10 January 2019, The Tablet

Why Church-state reforms in Greece are likely to fail


Why Church-state reforms in Greece are likely to fail

Archbishop Ieronymos approved the accord but its fate still hangs in the balance
PA, Andrew Matthews

 

As guardians of the Greek faith and language during the Ottoman centuries, the Orthodox Church has a special place in modern Greece, its pre-eminence guaranteed by law and its priests paid by the state.
But now the cash-strapped country wants to sever the clerical connection

Amid the bustling streets of Piraeus, where homeless migrants ply their wares all summer to tourists ferry-bound for the Greek islands, a vast mosaic-fronted Orthodox cathedral rises between palms and parking lots.

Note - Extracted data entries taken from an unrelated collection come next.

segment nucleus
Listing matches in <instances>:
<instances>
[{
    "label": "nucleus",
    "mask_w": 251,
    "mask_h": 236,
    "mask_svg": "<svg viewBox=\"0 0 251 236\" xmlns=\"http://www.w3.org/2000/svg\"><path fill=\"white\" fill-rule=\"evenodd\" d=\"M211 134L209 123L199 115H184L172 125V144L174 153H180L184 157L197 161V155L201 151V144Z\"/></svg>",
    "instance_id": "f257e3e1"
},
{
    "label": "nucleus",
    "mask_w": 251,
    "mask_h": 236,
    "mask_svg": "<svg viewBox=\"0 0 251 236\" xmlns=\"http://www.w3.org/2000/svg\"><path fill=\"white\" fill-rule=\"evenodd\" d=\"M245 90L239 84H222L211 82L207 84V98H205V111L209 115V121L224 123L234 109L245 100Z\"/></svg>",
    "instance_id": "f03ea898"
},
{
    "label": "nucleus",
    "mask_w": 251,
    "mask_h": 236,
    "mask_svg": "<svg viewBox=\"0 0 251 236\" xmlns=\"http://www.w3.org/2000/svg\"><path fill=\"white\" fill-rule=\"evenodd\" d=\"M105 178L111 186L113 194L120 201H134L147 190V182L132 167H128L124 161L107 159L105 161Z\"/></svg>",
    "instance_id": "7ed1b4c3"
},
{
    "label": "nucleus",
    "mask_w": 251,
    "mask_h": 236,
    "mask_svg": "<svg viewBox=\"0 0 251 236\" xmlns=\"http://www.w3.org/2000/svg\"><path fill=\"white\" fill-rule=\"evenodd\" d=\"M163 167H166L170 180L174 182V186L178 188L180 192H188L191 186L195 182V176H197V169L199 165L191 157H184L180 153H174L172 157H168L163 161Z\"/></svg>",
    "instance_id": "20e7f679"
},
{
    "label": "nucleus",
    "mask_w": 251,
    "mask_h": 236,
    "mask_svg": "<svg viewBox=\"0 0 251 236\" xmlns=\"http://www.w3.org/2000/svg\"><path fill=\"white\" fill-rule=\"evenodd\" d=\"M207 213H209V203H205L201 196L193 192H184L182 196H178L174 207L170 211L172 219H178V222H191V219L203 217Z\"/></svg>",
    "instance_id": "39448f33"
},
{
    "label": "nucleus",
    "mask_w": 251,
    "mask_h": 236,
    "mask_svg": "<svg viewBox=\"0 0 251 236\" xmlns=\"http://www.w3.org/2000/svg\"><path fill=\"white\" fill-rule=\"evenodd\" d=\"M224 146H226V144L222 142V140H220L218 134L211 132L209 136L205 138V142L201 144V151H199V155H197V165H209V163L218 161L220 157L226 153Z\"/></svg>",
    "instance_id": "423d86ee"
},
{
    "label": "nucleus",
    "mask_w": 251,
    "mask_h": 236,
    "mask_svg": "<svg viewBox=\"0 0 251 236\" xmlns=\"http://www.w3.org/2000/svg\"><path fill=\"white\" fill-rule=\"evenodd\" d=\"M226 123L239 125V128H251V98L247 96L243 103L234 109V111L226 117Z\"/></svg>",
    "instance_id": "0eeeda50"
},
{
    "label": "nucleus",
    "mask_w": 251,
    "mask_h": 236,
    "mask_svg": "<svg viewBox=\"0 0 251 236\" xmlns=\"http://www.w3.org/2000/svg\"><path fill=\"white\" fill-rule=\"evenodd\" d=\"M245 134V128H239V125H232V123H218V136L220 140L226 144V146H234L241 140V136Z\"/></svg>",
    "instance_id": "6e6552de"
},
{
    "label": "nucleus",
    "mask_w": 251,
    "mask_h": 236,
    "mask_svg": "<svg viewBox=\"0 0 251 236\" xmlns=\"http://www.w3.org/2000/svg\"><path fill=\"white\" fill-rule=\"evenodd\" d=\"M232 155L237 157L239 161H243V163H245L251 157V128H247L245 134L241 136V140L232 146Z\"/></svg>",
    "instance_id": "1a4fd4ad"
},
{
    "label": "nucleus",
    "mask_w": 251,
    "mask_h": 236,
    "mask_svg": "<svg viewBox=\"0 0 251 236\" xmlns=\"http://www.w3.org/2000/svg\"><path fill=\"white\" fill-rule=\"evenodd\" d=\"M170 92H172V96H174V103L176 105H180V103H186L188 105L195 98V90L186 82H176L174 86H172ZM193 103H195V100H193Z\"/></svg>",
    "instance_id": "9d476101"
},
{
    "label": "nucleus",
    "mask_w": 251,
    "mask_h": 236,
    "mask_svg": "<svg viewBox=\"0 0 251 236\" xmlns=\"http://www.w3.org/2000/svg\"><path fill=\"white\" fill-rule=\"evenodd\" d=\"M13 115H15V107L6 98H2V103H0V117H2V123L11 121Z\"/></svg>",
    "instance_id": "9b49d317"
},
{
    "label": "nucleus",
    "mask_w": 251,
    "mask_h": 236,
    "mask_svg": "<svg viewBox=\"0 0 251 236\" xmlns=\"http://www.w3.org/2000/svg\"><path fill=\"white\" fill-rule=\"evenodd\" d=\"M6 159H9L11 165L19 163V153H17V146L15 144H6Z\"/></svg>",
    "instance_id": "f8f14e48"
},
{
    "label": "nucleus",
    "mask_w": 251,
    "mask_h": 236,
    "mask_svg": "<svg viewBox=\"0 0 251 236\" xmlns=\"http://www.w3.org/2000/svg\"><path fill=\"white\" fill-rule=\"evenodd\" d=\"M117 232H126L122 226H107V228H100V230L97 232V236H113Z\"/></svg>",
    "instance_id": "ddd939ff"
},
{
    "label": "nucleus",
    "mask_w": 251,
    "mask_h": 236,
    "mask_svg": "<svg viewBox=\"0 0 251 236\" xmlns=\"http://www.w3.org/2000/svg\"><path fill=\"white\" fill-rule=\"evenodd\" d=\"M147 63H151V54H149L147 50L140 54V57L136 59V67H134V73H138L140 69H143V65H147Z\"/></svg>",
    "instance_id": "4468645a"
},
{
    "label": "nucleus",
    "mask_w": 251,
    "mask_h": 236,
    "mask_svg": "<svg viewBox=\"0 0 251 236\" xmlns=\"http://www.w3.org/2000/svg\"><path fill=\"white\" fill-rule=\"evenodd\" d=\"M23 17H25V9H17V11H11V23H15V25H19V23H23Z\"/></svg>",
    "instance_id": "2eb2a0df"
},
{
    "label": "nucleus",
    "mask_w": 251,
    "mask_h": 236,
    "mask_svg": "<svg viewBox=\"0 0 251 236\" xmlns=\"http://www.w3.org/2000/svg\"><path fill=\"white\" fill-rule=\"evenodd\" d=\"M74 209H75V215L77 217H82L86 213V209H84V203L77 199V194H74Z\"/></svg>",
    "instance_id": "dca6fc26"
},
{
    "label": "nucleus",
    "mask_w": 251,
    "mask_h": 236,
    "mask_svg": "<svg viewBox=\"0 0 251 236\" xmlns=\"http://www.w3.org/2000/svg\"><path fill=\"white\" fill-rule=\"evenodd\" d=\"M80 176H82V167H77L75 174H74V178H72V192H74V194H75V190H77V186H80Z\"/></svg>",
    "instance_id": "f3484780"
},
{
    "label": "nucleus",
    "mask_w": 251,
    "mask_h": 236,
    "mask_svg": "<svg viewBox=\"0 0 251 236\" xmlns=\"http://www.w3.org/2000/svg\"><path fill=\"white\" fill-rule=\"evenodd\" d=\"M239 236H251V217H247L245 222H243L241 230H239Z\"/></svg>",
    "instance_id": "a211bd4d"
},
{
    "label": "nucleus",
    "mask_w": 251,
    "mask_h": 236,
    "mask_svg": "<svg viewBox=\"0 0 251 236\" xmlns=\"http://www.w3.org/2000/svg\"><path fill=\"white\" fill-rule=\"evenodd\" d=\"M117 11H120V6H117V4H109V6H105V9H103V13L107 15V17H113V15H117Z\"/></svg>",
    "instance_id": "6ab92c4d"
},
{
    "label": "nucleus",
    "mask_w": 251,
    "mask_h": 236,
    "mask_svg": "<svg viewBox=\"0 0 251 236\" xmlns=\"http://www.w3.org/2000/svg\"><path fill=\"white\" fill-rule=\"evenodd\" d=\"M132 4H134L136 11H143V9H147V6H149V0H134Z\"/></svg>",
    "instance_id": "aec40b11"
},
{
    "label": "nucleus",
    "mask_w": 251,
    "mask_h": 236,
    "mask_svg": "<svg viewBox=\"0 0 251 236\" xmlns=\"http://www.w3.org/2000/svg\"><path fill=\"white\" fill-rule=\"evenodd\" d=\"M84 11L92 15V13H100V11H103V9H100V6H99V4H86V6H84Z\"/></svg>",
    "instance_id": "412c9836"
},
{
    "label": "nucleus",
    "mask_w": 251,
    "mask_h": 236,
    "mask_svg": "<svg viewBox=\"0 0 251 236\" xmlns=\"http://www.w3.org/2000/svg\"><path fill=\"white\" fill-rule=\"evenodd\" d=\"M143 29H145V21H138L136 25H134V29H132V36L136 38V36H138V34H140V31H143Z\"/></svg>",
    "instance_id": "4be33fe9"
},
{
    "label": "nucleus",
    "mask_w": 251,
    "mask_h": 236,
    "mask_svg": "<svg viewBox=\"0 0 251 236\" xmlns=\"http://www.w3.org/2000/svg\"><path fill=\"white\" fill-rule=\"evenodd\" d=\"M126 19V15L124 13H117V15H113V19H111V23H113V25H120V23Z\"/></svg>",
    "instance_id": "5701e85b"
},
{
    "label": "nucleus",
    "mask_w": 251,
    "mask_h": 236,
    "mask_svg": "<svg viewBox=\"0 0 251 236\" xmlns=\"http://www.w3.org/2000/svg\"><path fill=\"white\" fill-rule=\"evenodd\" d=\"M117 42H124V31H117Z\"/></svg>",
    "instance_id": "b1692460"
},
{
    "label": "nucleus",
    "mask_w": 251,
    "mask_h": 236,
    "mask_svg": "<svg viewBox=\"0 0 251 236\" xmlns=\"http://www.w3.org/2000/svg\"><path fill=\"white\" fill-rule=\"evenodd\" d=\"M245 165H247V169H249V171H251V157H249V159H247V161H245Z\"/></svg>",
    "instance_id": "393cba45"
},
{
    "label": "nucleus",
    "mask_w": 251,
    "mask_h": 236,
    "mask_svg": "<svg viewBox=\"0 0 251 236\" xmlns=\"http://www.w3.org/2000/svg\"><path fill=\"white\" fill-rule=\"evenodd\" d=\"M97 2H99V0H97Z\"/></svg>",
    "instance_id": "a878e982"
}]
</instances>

Since Seraphim Mentzelopoulos was elected metropolitan here in 2006, he has enjoyed the reputation of an Orthodox hardliner, resisting all talk of accommodation to changing times. When Alexis Tspiras, Greece’s Socialist Prime Minister, standing beside the Orthodox Church’s leader, Archbishop Ieronymos II of Athens and All Greece, unveiled a proposed reform in November that would move Greece a step closer to a separation of Church and state, Seraphim promptly denounced it as a “fascist-like design” and called on his flock to resist.

Although Archbishop Ieronymos approved the 15-point accord two months later, its fate still hangs in the balance – illustrating the difficulties facing any attempt to modify Orthodoxy’s elevated status in Greece and improve conditions for Greece’s hard-pressed Catholics and other minorities. Under the proposed deal, the government would stop paying civil service salaries to the Orthodox Church’s 9,000 or so priests, although their wages would still be paid as a state subsidy.

The accord also proposed to settle long-standing property disputes between Church and state. Tspiras’s spokesman, Dimitris Tzanakopoulos, insisted the government would save around €200 million (£1.8m) from the accord, enabling it to hire teachers and doctors and bypass the public-sector restrictions imposed by the European Union and the International Monetary Fund. But the accord still needed the Church’s official approval – and on 16 November the governing Holy Synod peremptorily voted it down.